SELECTED TEXT -
☆ ☆ ☆ ☆ ☆ ☆ ☆
Northrop Frye’s greatest gift: his books

Northrop Frye was not much attached to the term “comparative literature,” and it would be a mistake to gather that his legacy is embodied in any academic institution.

From Saturday’s Globe and Mail

Northrop Frye was not much attached to the term “comparative literature,” and it would be a mistake to gather, from a controversy at the University of Toronto about the merger into a larger entity of that university’s Centre for Comparative Literature, which he founded, that his legacy is embodied in any academic institution.

Rather, Professor Frye left us his books, especially three of them.

Fearful Symmetry: A Study of William Blake (1947) is a strange book for a scholar starting out in his career; as has often been said, it is hard to tell whether one is reading views that Prof. Frye attributes to Blake, or Prof. Frye’s own; the reserved intellectual seems to have become fused with the prophetic poet.

The Great Code (1982) may have gone as far as anyone could in wrestling with the relationship between literature and the collection of Jewish and Christian writings often called “the Bible” – but the fact that its second part, Words with Power, took eight more years to appear (almost his last book) may have disclosed the unwieldiness of the premise of “the Bible as literature.”

Paradoxically, it is a book with an even more ambitious scope that is his best work. Anatomy of Criticism (1957) is a comprehensive account of literature as a whole. It might be accused – falsely – of being an arid, rigid classification system, but an English critic, Frank Kermode, was right when he wrote that this work of literary criticism had turned into literature.
☆ ☆ ☆ ☆ ☆ ☆ ☆
List every book by Northrop Frye that the Northrop Frye article mentions by title.
☆ ☆ ☆ ☆ ☆ ☆ ☆
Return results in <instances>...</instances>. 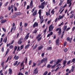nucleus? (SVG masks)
<instances>
[{
  "mask_svg": "<svg viewBox=\"0 0 75 75\" xmlns=\"http://www.w3.org/2000/svg\"><path fill=\"white\" fill-rule=\"evenodd\" d=\"M75 30V27L74 26L73 28L72 29V31H74V30Z\"/></svg>",
  "mask_w": 75,
  "mask_h": 75,
  "instance_id": "nucleus-58",
  "label": "nucleus"
},
{
  "mask_svg": "<svg viewBox=\"0 0 75 75\" xmlns=\"http://www.w3.org/2000/svg\"><path fill=\"white\" fill-rule=\"evenodd\" d=\"M56 45H58V42H59V39H58L56 40Z\"/></svg>",
  "mask_w": 75,
  "mask_h": 75,
  "instance_id": "nucleus-32",
  "label": "nucleus"
},
{
  "mask_svg": "<svg viewBox=\"0 0 75 75\" xmlns=\"http://www.w3.org/2000/svg\"><path fill=\"white\" fill-rule=\"evenodd\" d=\"M22 43V42H21V40H19V41H18V44H19V45L21 44Z\"/></svg>",
  "mask_w": 75,
  "mask_h": 75,
  "instance_id": "nucleus-40",
  "label": "nucleus"
},
{
  "mask_svg": "<svg viewBox=\"0 0 75 75\" xmlns=\"http://www.w3.org/2000/svg\"><path fill=\"white\" fill-rule=\"evenodd\" d=\"M62 59H58V60H57V64H59V63L61 62V61H62Z\"/></svg>",
  "mask_w": 75,
  "mask_h": 75,
  "instance_id": "nucleus-19",
  "label": "nucleus"
},
{
  "mask_svg": "<svg viewBox=\"0 0 75 75\" xmlns=\"http://www.w3.org/2000/svg\"><path fill=\"white\" fill-rule=\"evenodd\" d=\"M60 66H61V64H59L58 65H57V67H58L55 70V71H57L58 70V69H59L60 68H61V67H60L59 68V67H60Z\"/></svg>",
  "mask_w": 75,
  "mask_h": 75,
  "instance_id": "nucleus-13",
  "label": "nucleus"
},
{
  "mask_svg": "<svg viewBox=\"0 0 75 75\" xmlns=\"http://www.w3.org/2000/svg\"><path fill=\"white\" fill-rule=\"evenodd\" d=\"M53 34V32H51L49 34L47 35V37H50V36H51V35H52Z\"/></svg>",
  "mask_w": 75,
  "mask_h": 75,
  "instance_id": "nucleus-15",
  "label": "nucleus"
},
{
  "mask_svg": "<svg viewBox=\"0 0 75 75\" xmlns=\"http://www.w3.org/2000/svg\"><path fill=\"white\" fill-rule=\"evenodd\" d=\"M41 34H39V35L37 37V38H39V37H40V36H41Z\"/></svg>",
  "mask_w": 75,
  "mask_h": 75,
  "instance_id": "nucleus-53",
  "label": "nucleus"
},
{
  "mask_svg": "<svg viewBox=\"0 0 75 75\" xmlns=\"http://www.w3.org/2000/svg\"><path fill=\"white\" fill-rule=\"evenodd\" d=\"M50 10L49 9L48 12H46V15L47 16H48V15H50Z\"/></svg>",
  "mask_w": 75,
  "mask_h": 75,
  "instance_id": "nucleus-20",
  "label": "nucleus"
},
{
  "mask_svg": "<svg viewBox=\"0 0 75 75\" xmlns=\"http://www.w3.org/2000/svg\"><path fill=\"white\" fill-rule=\"evenodd\" d=\"M29 35H30V33H28L26 35L25 37V38H24V40H26L29 37Z\"/></svg>",
  "mask_w": 75,
  "mask_h": 75,
  "instance_id": "nucleus-7",
  "label": "nucleus"
},
{
  "mask_svg": "<svg viewBox=\"0 0 75 75\" xmlns=\"http://www.w3.org/2000/svg\"><path fill=\"white\" fill-rule=\"evenodd\" d=\"M75 59H73L72 60V62H75Z\"/></svg>",
  "mask_w": 75,
  "mask_h": 75,
  "instance_id": "nucleus-64",
  "label": "nucleus"
},
{
  "mask_svg": "<svg viewBox=\"0 0 75 75\" xmlns=\"http://www.w3.org/2000/svg\"><path fill=\"white\" fill-rule=\"evenodd\" d=\"M29 8H30V6L29 5H28L27 6V7L26 8L27 10H28V9H29Z\"/></svg>",
  "mask_w": 75,
  "mask_h": 75,
  "instance_id": "nucleus-59",
  "label": "nucleus"
},
{
  "mask_svg": "<svg viewBox=\"0 0 75 75\" xmlns=\"http://www.w3.org/2000/svg\"><path fill=\"white\" fill-rule=\"evenodd\" d=\"M28 25V23H25V24H24L25 27H26Z\"/></svg>",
☆ ☆ ☆ ☆ ☆ ☆ ☆
OUTPUT FOR THIS EXERCISE -
Fearful Symmetry: A Study of William Blake
The Great Code
Words with Power
Anatomy of Criticism